_TASK DETAILS_
Each record below needs to be set down again exactly.

(Saved entries)
* * * * * * *

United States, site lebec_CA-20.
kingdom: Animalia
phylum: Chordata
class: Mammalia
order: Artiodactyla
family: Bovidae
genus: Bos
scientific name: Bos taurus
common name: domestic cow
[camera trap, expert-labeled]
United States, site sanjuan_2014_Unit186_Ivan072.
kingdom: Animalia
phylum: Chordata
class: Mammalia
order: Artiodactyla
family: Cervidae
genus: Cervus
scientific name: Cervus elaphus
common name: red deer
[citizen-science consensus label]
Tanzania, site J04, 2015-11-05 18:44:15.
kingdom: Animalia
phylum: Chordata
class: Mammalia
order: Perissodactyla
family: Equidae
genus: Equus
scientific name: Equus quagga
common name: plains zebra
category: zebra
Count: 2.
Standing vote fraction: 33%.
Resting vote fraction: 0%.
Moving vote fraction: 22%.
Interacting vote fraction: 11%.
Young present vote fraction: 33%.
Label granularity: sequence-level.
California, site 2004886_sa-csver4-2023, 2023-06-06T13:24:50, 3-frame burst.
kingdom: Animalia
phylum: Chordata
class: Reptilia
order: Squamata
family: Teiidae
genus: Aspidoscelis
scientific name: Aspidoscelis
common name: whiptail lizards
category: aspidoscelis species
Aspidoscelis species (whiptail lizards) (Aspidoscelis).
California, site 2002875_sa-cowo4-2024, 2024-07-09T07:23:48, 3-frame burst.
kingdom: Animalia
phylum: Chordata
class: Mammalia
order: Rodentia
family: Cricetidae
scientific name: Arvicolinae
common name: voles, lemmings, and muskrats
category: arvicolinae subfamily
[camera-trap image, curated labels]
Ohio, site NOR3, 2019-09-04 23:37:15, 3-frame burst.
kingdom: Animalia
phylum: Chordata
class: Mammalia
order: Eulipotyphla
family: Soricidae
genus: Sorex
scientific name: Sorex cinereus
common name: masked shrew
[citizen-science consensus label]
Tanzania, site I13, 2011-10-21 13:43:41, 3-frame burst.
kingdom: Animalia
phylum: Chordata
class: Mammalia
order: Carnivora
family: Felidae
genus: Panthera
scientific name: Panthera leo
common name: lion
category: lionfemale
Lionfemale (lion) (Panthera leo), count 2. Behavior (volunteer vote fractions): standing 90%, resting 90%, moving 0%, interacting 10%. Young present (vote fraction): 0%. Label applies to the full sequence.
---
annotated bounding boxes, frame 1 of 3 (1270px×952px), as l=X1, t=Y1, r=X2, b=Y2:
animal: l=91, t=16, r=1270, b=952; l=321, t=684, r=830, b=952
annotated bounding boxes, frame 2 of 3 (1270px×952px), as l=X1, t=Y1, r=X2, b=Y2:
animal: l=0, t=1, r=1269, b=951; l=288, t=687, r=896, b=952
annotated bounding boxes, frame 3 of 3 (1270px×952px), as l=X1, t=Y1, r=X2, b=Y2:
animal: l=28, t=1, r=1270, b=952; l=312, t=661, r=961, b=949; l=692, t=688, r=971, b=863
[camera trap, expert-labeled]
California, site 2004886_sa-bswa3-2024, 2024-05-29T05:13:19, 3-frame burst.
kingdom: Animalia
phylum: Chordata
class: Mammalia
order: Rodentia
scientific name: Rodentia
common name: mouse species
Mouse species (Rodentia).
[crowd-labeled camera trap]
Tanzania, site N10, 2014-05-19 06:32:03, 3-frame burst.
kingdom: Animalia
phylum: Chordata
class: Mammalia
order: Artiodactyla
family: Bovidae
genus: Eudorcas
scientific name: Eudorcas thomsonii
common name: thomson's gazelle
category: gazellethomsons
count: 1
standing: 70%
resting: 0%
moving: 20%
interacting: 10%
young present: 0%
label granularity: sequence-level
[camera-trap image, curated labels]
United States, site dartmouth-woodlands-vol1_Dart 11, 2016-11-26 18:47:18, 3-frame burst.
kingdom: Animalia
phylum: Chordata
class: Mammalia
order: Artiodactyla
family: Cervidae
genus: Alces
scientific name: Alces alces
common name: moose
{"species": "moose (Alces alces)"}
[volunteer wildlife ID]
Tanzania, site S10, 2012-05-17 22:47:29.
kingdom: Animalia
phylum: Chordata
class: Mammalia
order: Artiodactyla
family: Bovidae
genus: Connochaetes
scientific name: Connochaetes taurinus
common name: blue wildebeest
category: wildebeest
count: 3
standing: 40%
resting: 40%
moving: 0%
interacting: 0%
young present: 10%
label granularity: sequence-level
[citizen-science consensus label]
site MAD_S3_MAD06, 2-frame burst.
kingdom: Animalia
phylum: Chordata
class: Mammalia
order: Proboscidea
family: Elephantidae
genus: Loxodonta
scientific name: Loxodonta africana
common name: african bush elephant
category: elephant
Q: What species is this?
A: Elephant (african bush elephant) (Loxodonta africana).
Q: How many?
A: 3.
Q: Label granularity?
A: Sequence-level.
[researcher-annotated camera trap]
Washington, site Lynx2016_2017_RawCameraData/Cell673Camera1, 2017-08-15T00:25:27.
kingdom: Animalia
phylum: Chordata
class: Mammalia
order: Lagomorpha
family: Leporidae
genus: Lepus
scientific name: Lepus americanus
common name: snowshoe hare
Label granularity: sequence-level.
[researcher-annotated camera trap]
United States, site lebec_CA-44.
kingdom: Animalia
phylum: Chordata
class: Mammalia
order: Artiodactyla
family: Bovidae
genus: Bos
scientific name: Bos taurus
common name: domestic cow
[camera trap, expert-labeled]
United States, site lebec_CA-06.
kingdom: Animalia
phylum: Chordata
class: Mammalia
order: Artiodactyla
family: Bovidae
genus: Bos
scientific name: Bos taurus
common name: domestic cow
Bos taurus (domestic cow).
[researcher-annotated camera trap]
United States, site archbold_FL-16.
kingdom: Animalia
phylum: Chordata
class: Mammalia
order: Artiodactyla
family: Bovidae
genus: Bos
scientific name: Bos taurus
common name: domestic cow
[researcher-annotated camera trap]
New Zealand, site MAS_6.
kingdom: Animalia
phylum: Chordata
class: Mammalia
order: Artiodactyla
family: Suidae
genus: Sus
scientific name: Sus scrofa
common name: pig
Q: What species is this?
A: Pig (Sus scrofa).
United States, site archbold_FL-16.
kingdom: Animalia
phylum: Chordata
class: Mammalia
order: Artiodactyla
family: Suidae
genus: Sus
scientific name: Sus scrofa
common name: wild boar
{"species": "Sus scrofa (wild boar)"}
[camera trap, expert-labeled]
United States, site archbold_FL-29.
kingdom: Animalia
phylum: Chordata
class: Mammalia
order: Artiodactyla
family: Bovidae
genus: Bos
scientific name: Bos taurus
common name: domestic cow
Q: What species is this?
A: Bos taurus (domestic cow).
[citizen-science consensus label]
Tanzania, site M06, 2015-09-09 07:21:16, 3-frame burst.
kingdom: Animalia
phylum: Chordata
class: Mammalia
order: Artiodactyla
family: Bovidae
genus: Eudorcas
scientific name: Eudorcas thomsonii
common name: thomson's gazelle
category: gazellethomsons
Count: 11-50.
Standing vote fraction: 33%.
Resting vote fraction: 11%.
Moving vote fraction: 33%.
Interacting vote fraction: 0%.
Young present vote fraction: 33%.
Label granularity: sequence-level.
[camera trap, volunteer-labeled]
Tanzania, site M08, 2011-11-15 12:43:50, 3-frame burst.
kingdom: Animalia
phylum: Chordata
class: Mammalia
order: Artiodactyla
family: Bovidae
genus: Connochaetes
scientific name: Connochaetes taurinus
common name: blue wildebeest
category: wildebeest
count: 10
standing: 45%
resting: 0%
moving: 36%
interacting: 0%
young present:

* * * * * * *

_ANSWER FOR THIS EXERCISE_
United States, site lebec_CA-20.
kingdom: Animalia
phylum: Chordata
class: Mammalia
order: Artiodactyla
family: Bovidae
genus: Bos
scientific name: Bos taurus
common name: domestic cow
[camera trap, expert-labeled]
United States, site sanjuan_2014_Unit186_Ivan072.
kingdom: Animalia
phylum: Chordata
class: Mammalia
order: Artiodactyla
family: Cervidae
genus: Cervus
scientific name: Cervus elaphus
common name: red deer
[citizen-science consensus label]
Tanzania, site J04, 2015-11-05 18:44:15.
kingdom: Animalia
phylum: Chordata
class: Mammalia
order: Perissodactyla
family: Equidae
genus: Equus
scientific name: Equus quagga
common name: plains zebra
category: zebra
Count: 2.
Standing vote fraction: 33%.
Resting vote fraction: 0%.
Moving vote fraction: 22%.
Interacting vote fraction: 11%.
Young present vote fraction: 33%.
Label granularity: sequence-level.
California, site 2004886_sa-csver4-2023, 2023-06-06T13:24:50, 3-frame burst.
kingdom: Animalia
phylum: Chordata
class: Reptilia
order: Squamata
family: Teiidae
genus: Aspidoscelis
scientific name: Aspidoscelis
common name: whiptail lizards
category: aspidoscelis species
Aspidoscelis species (whiptail lizards) (Aspidoscelis).
California, site 2002875_sa-cowo4-2024, 2024-07-09T07:23:48, 3-frame burst.
kingdom: Animalia
phylum: Chordata
class: Mammalia
order: Rodentia
family: Cricetidae
scientific name: Arvicolinae
common name: voles, lemmings, and muskrats
category: arvicolinae subfamily
[camera-trap image, curated labels]
Ohio, site NOR3, 2019-09-04 23:37:15, 3-frame burst.
kingdom: Animalia
phylum: Chordata
class: Mammalia
order: Eulipotyphla
family: Soricidae
genus: Sorex
scientific name: Sorex cinereus
common name: masked shrew
[citizen-science consensus label]
Tanzania, site I13, 2011-10-21 13:43:41, 3-frame burst.
kingdom: Animalia
phylum: Chordata
class: Mammalia
order: Carnivora
family: Felidae
genus: Panthera
scientific name: Panthera leo
common name: lion
category: lionfemale
Lionfemale (lion) (Panthera leo), count 2. Behavior (volunteer vote fractions): standing 90%, resting 90%, moving 0%, interacting 10%. Young present (vote fraction): 0%. Label applies to the full sequence.
---
annotated bounding boxes, frame 1 of 3 (1270px×952px), as l=X1, t=Y1, r=X2, b=Y2:
animal: l=91, t=16, r=1270, b=952; l=321, t=684, r=830, b=952
annotated bounding boxes, frame 2 of 3 (1270px×952px), as l=X1, t=Y1, r=X2, b=Y2:
animal: l=0, t=1, r=1269, b=951; l=288, t=687, r=896, b=952
annotated bounding boxes, frame 3 of 3 (1270px×952px), as l=X1, t=Y1, r=X2, b=Y2:
animal: l=28, t=1, r=1270, b=952; l=312, t=661, r=961, b=949; l=692, t=688, r=971, b=863
[camera trap, expert-labeled]
California, site 2004886_sa-bswa3-2024, 2024-05-29T05:13:19, 3-frame burst.
kingdom: Animalia
phylum: Chordata
class: Mammalia
order: Rodentia
scientific name: Rodentia
common name: mouse species
Mouse species (Rodentia).
[crowd-labeled camera trap]
Tanzania, site N10, 2014-05-19 06:32:03, 3-frame burst.
kingdom: Animalia
phylum: Chordata
class: Mammalia
order: Artiodactyla
family: Bovidae
genus: Eudorcas
scientific name: Eudorcas thomsonii
common name: thomson's gazelle
category: gazellethomsons
count: 1
standing: 70%
resting: 0%
moving: 20%
interacting: 10%
young present: 0%
label granularity: sequence-level
[camera-trap image, curated labels]
United States, site dartmouth-woodlands-vol1_Dart 11, 2016-11-26 18:47:18, 3-frame burst.
kingdom: Animalia
phylum: Chordata
class: Mammalia
order: Artiodactyla
family: Cervidae
genus: Alces
scientific name: Alces alces
common name: moose
{"species": "moose (Alces alces)"}
[volunteer wildlife ID]
Tanzania, site S10, 2012-05-17 22:47:29.
kingdom: Animalia
phylum: Chordata
class: Mammalia
order: Artiodactyla
family: Bovidae
genus: Connochaetes
scientific name: Connochaetes taurinus
common name: blue wildebeest
category: wildebeest
count: 3
standing: 40%
resting: 40%
moving: 0%
interacting: 0%
young present: 10%
label granularity: sequence-level
[citizen-science consensus label]
site MAD_S3_MAD06, 2-frame burst.
kingdom: Animalia
phylum: Chordata
class: Mammalia
order: Proboscidea
family: Elephantidae
genus: Loxodonta
scientific name: Loxodonta africana
common name: african bush elephant
category: elephant
Q: What species is this?
A: Elephant (african bush elephant) (Loxodonta africana).
Q: How many?
A: 3.
Q: Label granularity?
A: Sequence-level.
[researcher-annotated camera trap]
Washington, site Lynx2016_2017_RawCameraData/Cell673Camera1, 2017-08-15T00:25:27.
kingdom: Animalia
phylum: Chordata
class: Mammalia
order: Lagomorpha
family: Leporidae
genus: Lepus
scientific name: Lepus americanus
common name: snowshoe hare
Label granularity: sequence-level.
[researcher-annotated camera trap]
United States, site lebec_CA-44.
kingdom: Animalia
phylum: Chordata
class: Mammalia
order: Artiodactyla
family: Bovidae
genus: Bos
scientific name: Bos taurus
common name: domestic cow
[camera trap, expert-labeled]
United States, site lebec_CA-06.
kingdom: Animalia
phylum: Chordata
class: Mammalia
order: Artiodactyla
family: Bovidae
genus: Bos
scientific name: Bos taurus
common name: domestic cow
Bos taurus (domestic cow).
[researcher-annotated camera trap]
United States, site archbold_FL-16.
kingdom: Animalia
phylum: Chordata
class: Mammalia
order: Artiodactyla
family: Bovidae
genus: Bos
scientific name: Bos taurus
common name: domestic cow
[researcher-annotated camera trap]
New Zealand, site MAS_6.
kingdom: Animalia
phylum: Chordata
class: Mammalia
order: Artiodactyla
family: Suidae
genus: Sus
scientific name: Sus scrofa
common name: pig
Q: What species is this?
A: Pig (Sus scrofa).
United States, site archbold_FL-16.
kingdom: Animalia
phylum: Chordata
class: Mammalia
order: Artiodactyla
family: Suidae
genus: Sus
scientific name: Sus scrofa
common name: wild boar
{"species": "Sus scrofa (wild boar)"}
[camera trap, expert-labeled]
United States, site archbold_FL-29.
kingdom: Animalia
phylum: Chordata
class: Mammalia
order: Artiodactyla
family: Bovidae
genus: Bos
scientific name: Bos taurus
common name: domestic cow
Q: What species is this?
A: Bos taurus (domestic cow).
[citizen-science consensus label]
Tanzania, site M06, 2015-09-09 07:21:16, 3-frame burst.
kingdom: Animalia
phylum: Chordata
class: Mammalia
order: Artiodactyla
family: Bovidae
genus: Eudorcas
scientific name: Eudorcas thomsonii
common name: thomson's gazelle
category: gazellethomsons
Count: 11-50.
Standing vote fraction: 33%.
Resting vote fraction: 11%.
Moving vote fraction: 33%.
Interacting vote fraction: 0%.
Young present vote fraction: 33%.
Label granularity: sequence-level.
[camera trap, volunteer-labeled]
Tanzania, site M08, 2011-11-15 12:43:50, 3-frame burst.
kingdom: Animalia
phylum: Chordata
class: Mammalia
order: Artiodactyla
family: Bovidae
genus: Connochaetes
scientific name: Connochaetes taurinus
common name: blue wildebeest
category: wildebeest
count: 10
standing: 45%
resting: 0%
moving: 36%
interacting: 0%
young present:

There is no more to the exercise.